# WHAT TO DO:
In the text on information design, change "context" to "setting" and write out the passage from "- Categorize or" up to and including "images for context.".

# SOURCE TEXT:
---*---
There are other things to keep in mind. The mind also needs to see things in context (similar information together), which can also be described as using environmental cues (the computer environment, the program environment, the process environment, the task environment). Following are some suggestions about improving different kinds of information, including some other good suggestions from other usability research.
- Use consistent wording (similarity) with easily distinguishable definers (contrast).
- Visually distinct words are easier to find.
- Semantically distinct words are easier to find.
- Categorize or define by the reader's purpose (environment, mental model).
- If a categorizing or defining word is well known, the user will use visual matching, which is very fast.
To create contrast, create definers to distinguish text. Some ways to do this are to:
Use bold leads and headings for ease of scanning (contrast), and to establish context. (A lead as I'm using it here is a bold word or sentence that defines or identifies the text that follows it.)
- Use short bulleted lists.
- Use background images for context.
Areas for further testing or usability
Everything I have put in this article really should be tested or proven in usability testing. (Not that it can't be of benefit without testing, but I wouldn't want to see this information as misapplied as the chuncking principle.) Several ideas of my own, and the available literature (especially the book The Psychology of Menu Selection: Designing Cognitive Control at the Human/Computer Interface, by Kent L. Norman, Ablex Publishing Corporation, 1991) suggest several areas that need further investigation and testing to determine more usable information design categorizing structures:
- How do you add semantic contrast (definition) to items so they can easily be located?
---*---
# SUPPLIED INFORMATION:
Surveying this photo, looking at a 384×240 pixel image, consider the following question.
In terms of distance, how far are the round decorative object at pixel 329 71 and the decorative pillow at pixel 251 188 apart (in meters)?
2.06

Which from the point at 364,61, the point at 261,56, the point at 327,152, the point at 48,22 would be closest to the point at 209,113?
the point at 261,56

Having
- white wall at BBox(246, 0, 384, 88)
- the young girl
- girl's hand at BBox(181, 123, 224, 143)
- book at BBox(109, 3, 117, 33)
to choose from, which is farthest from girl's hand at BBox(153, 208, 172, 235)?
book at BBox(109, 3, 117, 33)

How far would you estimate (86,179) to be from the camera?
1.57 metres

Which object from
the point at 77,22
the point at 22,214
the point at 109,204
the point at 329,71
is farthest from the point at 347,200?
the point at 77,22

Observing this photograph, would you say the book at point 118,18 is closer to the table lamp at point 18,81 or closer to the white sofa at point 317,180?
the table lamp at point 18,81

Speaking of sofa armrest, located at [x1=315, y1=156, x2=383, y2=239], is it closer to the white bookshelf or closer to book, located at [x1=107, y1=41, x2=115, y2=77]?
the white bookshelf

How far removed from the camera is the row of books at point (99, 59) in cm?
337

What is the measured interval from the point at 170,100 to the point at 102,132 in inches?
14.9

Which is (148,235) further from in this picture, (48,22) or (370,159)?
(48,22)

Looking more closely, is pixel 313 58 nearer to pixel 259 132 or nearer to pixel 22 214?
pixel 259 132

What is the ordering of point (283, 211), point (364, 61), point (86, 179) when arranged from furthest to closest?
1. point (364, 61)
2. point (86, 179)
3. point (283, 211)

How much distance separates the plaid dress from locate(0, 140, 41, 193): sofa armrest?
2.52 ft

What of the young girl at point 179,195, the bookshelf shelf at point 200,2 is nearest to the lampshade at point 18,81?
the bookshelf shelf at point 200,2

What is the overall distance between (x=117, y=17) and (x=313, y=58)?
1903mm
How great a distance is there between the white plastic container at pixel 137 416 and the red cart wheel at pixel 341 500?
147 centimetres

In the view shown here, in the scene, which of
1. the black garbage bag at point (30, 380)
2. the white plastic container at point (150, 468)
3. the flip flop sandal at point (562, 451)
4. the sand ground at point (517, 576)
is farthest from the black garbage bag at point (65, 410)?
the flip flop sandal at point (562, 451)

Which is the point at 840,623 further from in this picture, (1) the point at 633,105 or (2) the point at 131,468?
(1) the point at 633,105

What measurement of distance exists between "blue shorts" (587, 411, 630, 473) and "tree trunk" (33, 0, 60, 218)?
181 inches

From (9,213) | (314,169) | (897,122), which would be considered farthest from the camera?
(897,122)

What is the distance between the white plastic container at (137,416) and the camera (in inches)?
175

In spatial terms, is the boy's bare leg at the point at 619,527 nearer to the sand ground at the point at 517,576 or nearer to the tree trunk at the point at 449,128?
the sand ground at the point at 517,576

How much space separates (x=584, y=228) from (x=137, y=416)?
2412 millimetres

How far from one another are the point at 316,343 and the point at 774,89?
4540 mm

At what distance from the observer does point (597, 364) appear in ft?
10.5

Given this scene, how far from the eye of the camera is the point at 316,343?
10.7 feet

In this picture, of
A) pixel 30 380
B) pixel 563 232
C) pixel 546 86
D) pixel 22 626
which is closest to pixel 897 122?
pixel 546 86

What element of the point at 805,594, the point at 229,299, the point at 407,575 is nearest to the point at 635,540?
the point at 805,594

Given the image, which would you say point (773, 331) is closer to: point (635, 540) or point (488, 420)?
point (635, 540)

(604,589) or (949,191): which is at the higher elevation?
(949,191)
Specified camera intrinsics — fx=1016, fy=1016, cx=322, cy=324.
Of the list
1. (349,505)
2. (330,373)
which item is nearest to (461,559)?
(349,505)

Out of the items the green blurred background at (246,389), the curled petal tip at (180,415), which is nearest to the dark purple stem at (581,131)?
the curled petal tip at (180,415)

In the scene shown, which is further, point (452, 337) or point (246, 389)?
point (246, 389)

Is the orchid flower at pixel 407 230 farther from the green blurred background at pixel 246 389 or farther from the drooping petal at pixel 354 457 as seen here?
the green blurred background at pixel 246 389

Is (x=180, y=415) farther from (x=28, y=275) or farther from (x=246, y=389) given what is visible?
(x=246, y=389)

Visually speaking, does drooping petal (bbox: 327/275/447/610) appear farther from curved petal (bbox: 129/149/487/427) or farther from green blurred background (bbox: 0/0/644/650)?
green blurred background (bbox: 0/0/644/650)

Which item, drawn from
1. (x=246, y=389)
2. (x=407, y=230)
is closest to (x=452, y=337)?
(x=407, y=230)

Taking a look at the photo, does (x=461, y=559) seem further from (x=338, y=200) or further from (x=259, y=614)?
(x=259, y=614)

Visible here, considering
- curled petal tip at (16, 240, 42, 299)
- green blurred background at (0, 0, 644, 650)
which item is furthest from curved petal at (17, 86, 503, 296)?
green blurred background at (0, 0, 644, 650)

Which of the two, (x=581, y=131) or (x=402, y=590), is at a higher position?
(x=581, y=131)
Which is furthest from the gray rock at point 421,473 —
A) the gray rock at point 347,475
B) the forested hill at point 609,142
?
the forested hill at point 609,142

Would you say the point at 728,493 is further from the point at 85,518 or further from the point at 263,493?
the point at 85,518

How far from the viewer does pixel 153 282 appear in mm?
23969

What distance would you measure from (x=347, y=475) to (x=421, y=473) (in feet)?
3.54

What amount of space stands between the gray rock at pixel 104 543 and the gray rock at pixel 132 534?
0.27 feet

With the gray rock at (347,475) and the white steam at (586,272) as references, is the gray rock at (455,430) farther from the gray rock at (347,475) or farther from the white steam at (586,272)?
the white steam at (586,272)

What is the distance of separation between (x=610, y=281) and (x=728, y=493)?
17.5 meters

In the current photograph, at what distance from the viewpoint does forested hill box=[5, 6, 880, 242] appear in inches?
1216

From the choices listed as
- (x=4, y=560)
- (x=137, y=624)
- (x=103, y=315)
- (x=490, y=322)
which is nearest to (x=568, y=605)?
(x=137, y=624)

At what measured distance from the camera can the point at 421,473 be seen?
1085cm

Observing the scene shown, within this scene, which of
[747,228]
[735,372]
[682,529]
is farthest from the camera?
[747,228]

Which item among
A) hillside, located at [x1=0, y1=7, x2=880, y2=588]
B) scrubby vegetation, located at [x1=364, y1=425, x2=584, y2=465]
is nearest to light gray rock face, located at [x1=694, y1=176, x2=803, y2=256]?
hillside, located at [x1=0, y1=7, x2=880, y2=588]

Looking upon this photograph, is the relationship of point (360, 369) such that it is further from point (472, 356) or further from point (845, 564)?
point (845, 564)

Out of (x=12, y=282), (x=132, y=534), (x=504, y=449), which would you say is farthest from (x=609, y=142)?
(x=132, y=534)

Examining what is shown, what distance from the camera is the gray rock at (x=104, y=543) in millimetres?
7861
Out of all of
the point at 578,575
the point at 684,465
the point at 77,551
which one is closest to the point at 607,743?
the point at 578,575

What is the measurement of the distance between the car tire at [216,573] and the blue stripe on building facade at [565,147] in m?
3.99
---*---
# ANSWER FOR THIS EXERCISE:
- Categorize or define by the reader's purpose (environment, mental model).
- If a categorizing or defining word is well known, the user will use visual matching, which is very fast.
To create contrast, create definers to distinguish text. Some ways to do this are to:
Use bold leads and headings for ease of scanning (contrast), and to establish setting. (A lead as I'm using it here is a bold word or sentence that defines or identifies the text that follows it.)
- Use short bulleted lists.
- Use background images for setting.